Following on the recent release of the NIE, Michael Young, an editor of the Lebanese newspaper the Daily Star, sheds light on the real game awaiting us with Iran. According to Young, the main issue is not the report’s accuracy, but rather Iran’s push for hegemony in the region and the reaction of the U.S. to that push. Iran’s rhetoric gives plenty of reason to believe that rationality is not the strongest feature of its rulers. On the other hand, Iran’s pursuit of nuclear power is very rational, given the country’s ambitions: a bomb (or the capacity to build it) would greatly enhance its power over the Gulf, the Caspian Basin, and the Levant. As Iran gained power, it would become an unignorable player in the complex game of Palestinian-Israeli peace.

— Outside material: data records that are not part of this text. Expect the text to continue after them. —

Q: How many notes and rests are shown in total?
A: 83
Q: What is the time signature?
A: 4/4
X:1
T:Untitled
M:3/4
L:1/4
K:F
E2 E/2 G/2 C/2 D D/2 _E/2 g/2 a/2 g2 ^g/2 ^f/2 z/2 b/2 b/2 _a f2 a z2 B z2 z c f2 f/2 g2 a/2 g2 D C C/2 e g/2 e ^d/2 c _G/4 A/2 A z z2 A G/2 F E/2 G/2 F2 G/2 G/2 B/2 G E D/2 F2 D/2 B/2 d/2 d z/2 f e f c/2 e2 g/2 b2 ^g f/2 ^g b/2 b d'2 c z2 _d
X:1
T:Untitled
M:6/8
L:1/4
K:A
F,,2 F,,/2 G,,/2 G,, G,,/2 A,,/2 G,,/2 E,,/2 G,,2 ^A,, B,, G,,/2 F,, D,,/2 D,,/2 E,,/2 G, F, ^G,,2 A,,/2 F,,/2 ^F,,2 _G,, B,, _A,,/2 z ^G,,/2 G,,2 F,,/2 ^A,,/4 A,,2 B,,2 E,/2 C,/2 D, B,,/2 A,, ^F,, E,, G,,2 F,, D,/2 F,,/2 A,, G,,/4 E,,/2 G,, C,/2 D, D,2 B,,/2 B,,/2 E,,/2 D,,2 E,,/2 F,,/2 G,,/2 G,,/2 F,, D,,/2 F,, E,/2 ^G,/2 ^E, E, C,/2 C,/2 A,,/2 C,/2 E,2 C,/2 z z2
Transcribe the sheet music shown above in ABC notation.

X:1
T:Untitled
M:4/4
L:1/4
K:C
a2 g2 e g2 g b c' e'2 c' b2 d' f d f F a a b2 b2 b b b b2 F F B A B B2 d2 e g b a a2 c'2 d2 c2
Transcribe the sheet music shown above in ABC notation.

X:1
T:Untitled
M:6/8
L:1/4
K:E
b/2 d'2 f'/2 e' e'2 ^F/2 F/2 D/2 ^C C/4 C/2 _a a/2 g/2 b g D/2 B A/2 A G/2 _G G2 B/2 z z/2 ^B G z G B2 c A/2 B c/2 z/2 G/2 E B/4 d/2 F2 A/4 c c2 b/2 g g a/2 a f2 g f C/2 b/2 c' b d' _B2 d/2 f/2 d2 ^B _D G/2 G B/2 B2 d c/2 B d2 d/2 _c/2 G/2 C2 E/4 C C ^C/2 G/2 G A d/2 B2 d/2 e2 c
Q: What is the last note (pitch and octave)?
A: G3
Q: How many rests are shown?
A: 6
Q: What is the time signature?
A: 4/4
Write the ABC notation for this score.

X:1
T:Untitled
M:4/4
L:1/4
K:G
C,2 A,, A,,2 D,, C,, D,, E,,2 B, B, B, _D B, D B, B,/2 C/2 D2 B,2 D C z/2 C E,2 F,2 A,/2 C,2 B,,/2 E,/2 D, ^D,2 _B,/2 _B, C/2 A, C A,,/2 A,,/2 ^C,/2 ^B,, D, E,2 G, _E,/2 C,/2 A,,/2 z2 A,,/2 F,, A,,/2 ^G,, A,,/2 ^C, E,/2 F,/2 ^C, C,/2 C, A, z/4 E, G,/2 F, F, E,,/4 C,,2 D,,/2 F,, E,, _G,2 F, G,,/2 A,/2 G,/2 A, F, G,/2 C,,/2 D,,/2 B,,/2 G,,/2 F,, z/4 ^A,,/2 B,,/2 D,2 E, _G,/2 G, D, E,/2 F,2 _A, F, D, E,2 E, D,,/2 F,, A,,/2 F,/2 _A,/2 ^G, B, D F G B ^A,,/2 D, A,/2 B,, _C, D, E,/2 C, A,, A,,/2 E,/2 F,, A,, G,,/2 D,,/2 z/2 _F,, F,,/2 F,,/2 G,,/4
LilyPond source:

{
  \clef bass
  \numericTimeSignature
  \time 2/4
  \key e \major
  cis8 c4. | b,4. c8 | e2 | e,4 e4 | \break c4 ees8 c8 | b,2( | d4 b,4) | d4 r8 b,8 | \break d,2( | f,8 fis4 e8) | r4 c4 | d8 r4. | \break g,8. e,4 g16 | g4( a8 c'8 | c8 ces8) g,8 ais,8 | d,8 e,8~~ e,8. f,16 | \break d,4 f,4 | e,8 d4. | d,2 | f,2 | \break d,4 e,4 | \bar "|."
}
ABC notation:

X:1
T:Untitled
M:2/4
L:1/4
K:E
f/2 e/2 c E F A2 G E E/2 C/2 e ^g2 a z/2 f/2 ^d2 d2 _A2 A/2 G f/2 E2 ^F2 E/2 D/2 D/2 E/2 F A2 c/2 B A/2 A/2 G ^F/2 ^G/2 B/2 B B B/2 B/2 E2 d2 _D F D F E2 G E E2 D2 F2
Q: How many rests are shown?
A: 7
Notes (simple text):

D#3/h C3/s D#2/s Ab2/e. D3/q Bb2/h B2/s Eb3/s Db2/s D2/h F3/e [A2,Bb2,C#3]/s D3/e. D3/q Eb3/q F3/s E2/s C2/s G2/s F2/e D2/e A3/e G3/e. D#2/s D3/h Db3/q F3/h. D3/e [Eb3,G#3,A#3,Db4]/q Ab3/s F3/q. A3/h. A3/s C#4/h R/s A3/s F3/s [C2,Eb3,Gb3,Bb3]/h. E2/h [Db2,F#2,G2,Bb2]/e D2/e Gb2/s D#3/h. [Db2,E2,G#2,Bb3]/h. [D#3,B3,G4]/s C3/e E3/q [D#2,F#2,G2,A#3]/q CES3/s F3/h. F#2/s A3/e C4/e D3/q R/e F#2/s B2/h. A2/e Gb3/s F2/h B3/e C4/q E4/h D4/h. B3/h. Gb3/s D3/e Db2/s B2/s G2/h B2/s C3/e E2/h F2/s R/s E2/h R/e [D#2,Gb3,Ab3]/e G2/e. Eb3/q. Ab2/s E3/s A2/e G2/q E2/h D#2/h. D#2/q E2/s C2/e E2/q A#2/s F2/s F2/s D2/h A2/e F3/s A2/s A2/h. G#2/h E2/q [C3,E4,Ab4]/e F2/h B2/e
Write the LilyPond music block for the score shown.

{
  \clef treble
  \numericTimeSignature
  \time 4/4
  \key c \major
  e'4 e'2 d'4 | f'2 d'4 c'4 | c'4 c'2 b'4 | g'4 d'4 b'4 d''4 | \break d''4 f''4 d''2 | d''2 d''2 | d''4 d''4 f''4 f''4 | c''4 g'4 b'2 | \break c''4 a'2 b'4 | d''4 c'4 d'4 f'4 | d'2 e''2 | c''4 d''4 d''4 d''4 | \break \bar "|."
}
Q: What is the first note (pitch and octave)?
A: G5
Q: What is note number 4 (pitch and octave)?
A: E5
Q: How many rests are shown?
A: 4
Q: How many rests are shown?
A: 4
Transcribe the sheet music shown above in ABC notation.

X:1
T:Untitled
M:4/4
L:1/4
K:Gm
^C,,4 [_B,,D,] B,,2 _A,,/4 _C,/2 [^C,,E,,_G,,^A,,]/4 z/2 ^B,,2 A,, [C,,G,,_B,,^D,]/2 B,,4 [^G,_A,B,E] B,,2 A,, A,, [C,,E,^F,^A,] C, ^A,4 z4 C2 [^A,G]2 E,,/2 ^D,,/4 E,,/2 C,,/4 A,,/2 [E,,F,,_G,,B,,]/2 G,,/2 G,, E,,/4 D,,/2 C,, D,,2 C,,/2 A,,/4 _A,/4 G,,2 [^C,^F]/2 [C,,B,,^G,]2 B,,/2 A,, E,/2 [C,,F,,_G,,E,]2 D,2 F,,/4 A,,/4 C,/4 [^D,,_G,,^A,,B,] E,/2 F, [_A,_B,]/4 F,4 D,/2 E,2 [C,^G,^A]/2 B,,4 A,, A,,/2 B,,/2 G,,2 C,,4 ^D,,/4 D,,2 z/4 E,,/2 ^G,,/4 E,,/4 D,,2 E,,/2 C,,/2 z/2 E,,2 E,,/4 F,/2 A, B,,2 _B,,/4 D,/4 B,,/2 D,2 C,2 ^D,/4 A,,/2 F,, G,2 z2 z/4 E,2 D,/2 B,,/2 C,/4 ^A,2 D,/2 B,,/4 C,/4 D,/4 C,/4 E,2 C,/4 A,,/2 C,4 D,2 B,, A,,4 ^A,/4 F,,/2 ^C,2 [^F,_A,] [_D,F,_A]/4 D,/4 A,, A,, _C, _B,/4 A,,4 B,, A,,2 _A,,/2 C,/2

The intelligence community has now concluded that the Iranians are no longer building a bomb. But is Iran, then, harmless? Of course not. The NIE shows that the Iranians were building a bomb in the first place, something that no official document asserted conclusively until now (the IAEA never went so far, saying only that it could not confirm the Iranians were NOT building a bomb). Given that the NIE says the Iranians halted the weaponization part of their program under pressure (while they kept working on the two more difficult elements of the program, enrichment and ballistic missiles), why should that pressure be let off now?

Even if one assumes the NIE to be accurate, the basic questions about Iran do not change. Can the U.S. afford to let the Iranians become the dominant regional power and have a say over all the crises the West wishes to solve in the Middle East? Can the U.S. afford an outcome in Lebanon solely dictated by Tehran? How Does Iran’s desire to be a player in the “peace process” square with that process’s nominal goal? And what about Iran’s support of insurgents in Southern Iraq ? And Iran’s bullying of other Gulf states? Young says that

Iran would gladly draw the U.S. into a lengthy discussion of everything and nothing, and use this empty gabfest as a smokescreen to advance its agenda. But diplomacy is not an end in itself; to be meaningful it has to achieve specific aims and be based on confidence that both sides seek a mutually advantageous deal. Nothing suggests the Iranians have reached that stage yet.

Focus on the bomb has led some to ask the wrong questions about Iran. Iran’s current agenda is a threat to Western interests—the bomb is just a tool to advance that agenda more effectively. Instead of accommodating Iran in exchange for a temporary reprieve in its pursuit of nuclear power, American foreign policy should focus on containing Iran’s push for hegemony.